- Prompt
Give the entries again, word for word.
*** Stored data
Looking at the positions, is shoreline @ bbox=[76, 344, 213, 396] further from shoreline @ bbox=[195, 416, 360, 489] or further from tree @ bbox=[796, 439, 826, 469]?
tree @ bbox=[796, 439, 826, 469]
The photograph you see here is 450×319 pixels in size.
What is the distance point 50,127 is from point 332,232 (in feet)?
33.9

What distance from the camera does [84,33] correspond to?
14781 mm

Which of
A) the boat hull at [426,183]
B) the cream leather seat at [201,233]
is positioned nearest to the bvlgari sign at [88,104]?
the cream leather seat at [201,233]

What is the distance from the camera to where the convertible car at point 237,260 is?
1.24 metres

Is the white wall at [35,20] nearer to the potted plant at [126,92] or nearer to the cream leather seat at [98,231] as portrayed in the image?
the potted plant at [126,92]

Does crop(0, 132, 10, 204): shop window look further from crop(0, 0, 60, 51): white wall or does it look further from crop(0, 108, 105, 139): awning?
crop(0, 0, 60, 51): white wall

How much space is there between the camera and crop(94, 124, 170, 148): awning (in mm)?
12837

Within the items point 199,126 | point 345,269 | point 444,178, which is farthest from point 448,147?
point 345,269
******
- Output of the task
Looking at the positions, is shoreline @ bbox=[76, 344, 213, 396] further from shoreline @ bbox=[195, 416, 360, 489] or further from tree @ bbox=[796, 439, 826, 469]?
tree @ bbox=[796, 439, 826, 469]
The photograph you see here is 450×319 pixels in size.
What is the distance point 50,127 is from point 332,232 (in feet)?
33.9

What distance from the camera does [84,33] correspond to?
14781 mm

Which of
A) the boat hull at [426,183]
B) the cream leather seat at [201,233]
is positioned nearest to the bvlgari sign at [88,104]?
the cream leather seat at [201,233]

What is the distance from the camera to where the convertible car at point 237,260 is?
1.24 metres

Is the white wall at [35,20] nearer to the potted plant at [126,92] or nearer to the cream leather seat at [98,231] as portrayed in the image?
the potted plant at [126,92]

Does crop(0, 132, 10, 204): shop window look further from crop(0, 0, 60, 51): white wall or does it look further from crop(0, 108, 105, 139): awning?
crop(0, 0, 60, 51): white wall

How much space is there between the camera and crop(94, 124, 170, 148): awning (in mm)?
12837

Within the items point 199,126 | point 345,269 | point 444,178, which is farthest from point 448,147?
point 345,269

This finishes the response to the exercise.